Custom column size for text data

InfoSphere® MDM stores text data in the database using the CHAR or VARCHAR data type.

The column size for this data is measured in number of bytes. Because of the nature of UTF-8 encoding, one text character may be encoded by as many as 4 bytes.

In the worst case scenario, the column size created by the installation can only accommodate number of text characters that is ¼ of the column size. Therefore, after the database is installed, you should analyze the type of data you expect to store in the database and adjust the column size accordingly. You should do this on a case by case basis and do this according to the business requirement.

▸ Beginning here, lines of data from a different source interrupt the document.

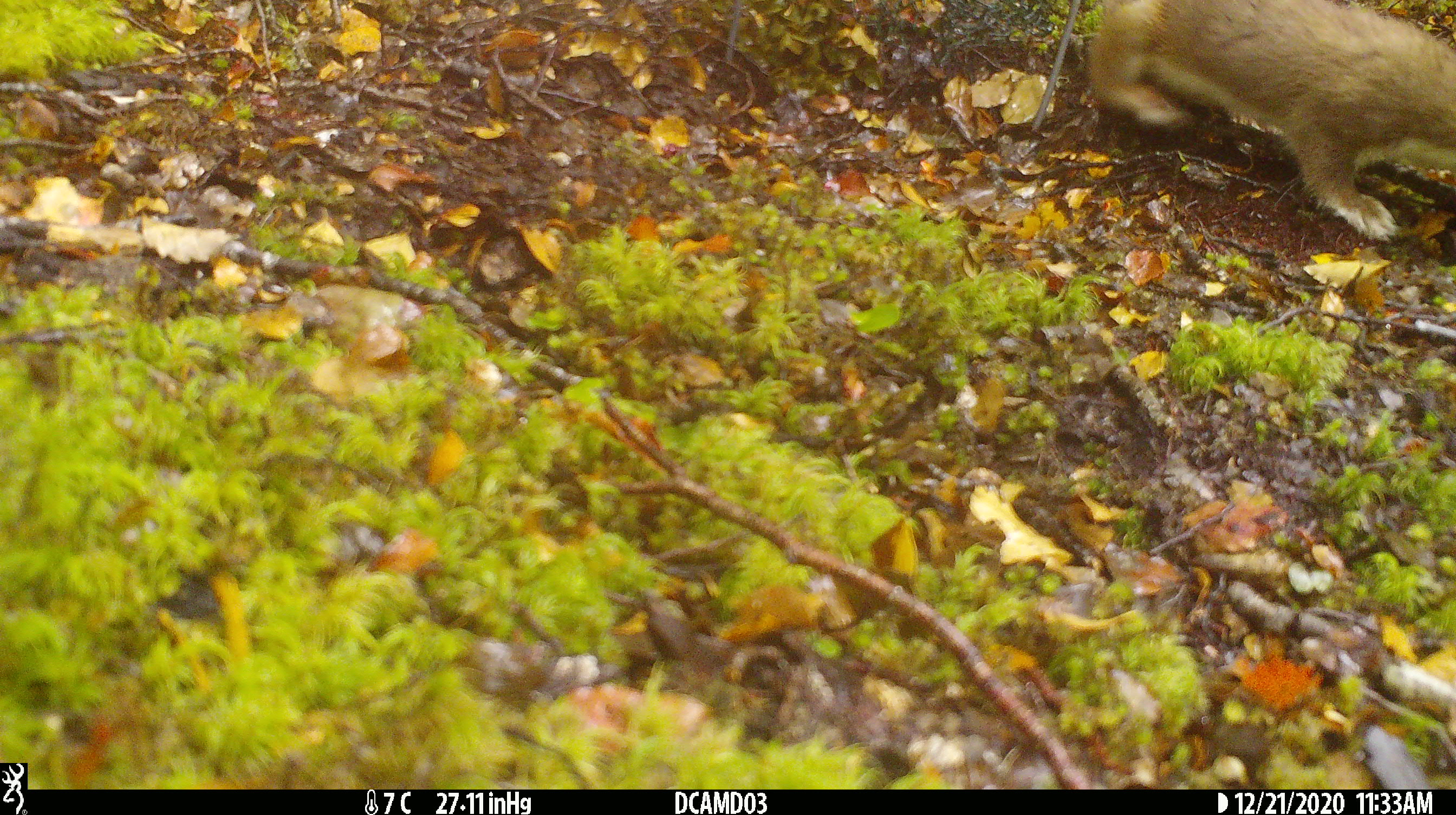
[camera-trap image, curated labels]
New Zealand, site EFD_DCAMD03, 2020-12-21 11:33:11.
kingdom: Animalia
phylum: Chordata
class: Mammalia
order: Carnivora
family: Mustelidae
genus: Mustela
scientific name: Mustela erminea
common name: stoat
Stoat (Mustela erminea).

For example, the LAST_NAME column in the PARTYAME table is used to store a person's family name. By default, the column size for this field is 30. Therefore, in the worst case scenario, only seven text characters can be stored. In order to store 30 text characters, you will need to increase this column size by four times. However, the default column size is more than enough if you only plan to store persons with ethnic Han Chinese family names, since ethnic Han Chinese family names are limited to two text characters in length.

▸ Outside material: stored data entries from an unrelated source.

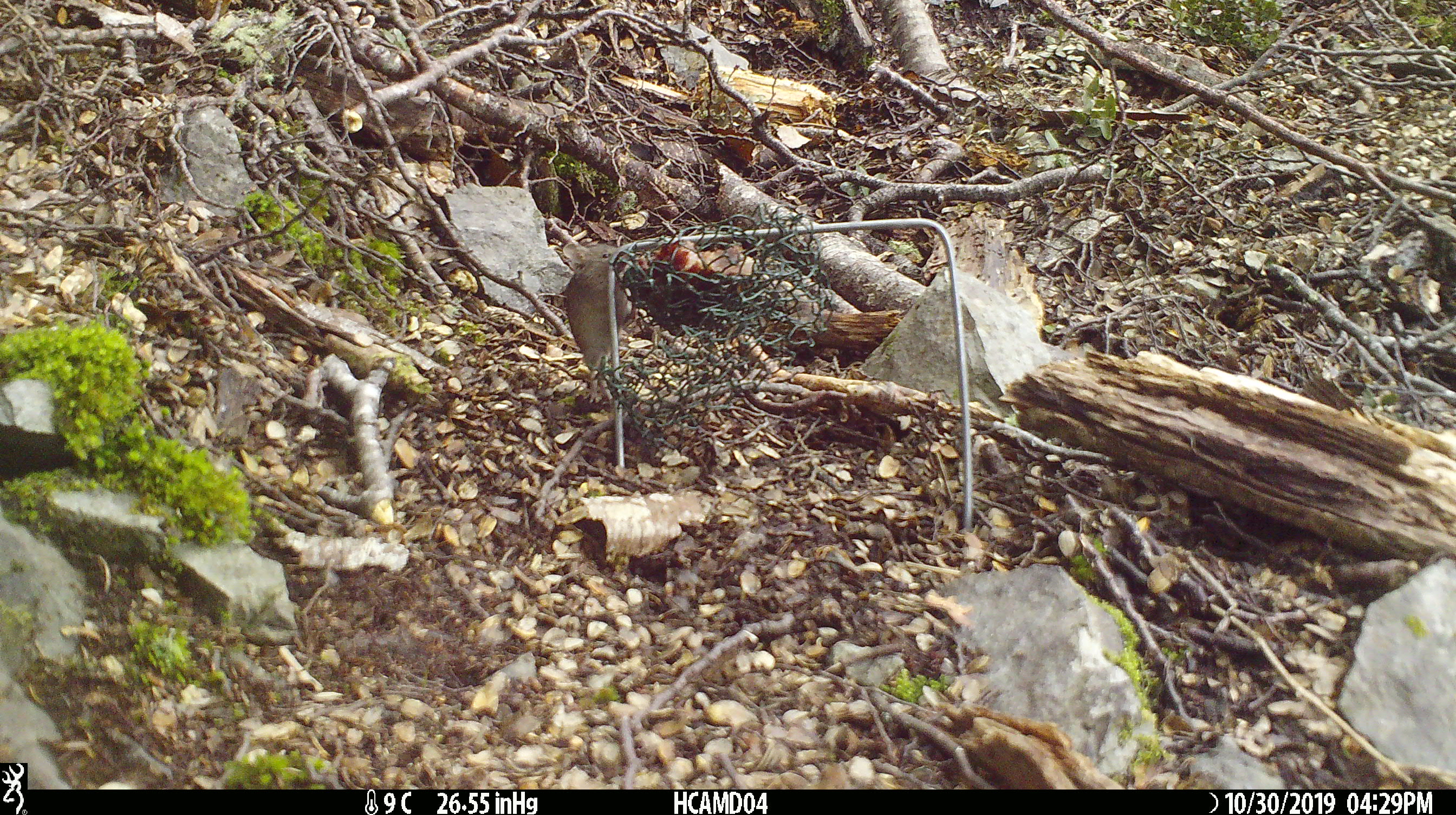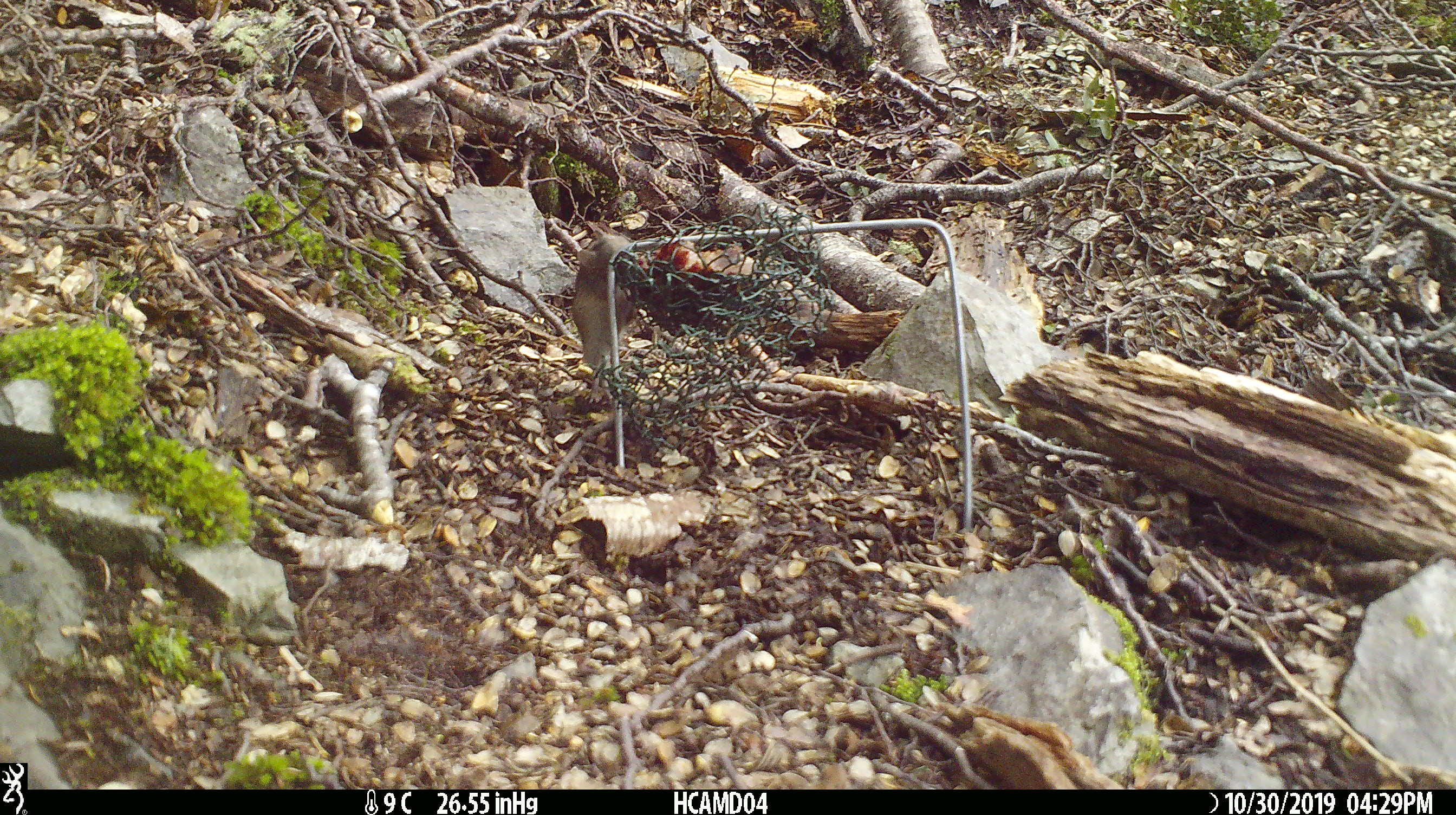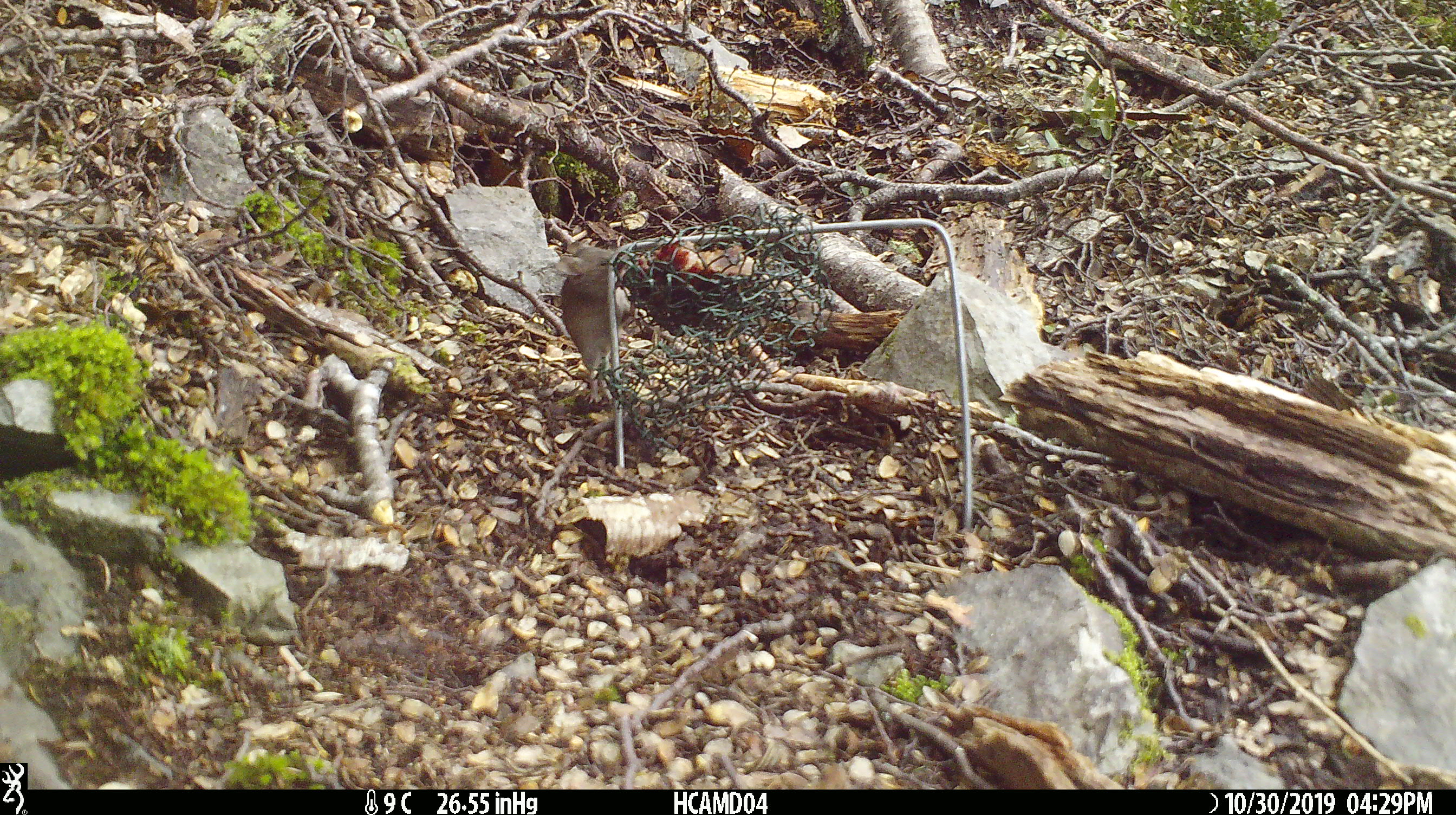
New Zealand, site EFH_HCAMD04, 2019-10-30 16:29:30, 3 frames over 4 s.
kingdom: Animalia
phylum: Chordata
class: Mammalia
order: Rodentia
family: Muridae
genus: Mus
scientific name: Mus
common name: mouse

If you expect to store non-ASCII characters in InfoSphere MDM, you should increase the length of some derived fields.

Note: Typically, derived fields are prefixed with U, and are defined in the file named Insensitive_search_enabled.sql.

When non-case-sensitive searches are enabled for DB2® for Linux®, UNIX, and Windows, all searchable fields, such as SERVICE_ORG_NAME, have a corresponding derived field, such as USERVICE_ORG_NAME, where the value is stored in upper case to facilitate searches. By default, the original and derived fields are of the same length.

However, variable-length character encoding, such as UTF-8 case mappings, can produce strings of different lengths than the original. For example, a value stored in the searchable field, such as Eßen, may take up more bytes than the original when converted to upper case, such as ESSEN. As a result, the length of these derived fields must be increased if they will contain non-ASCII characters.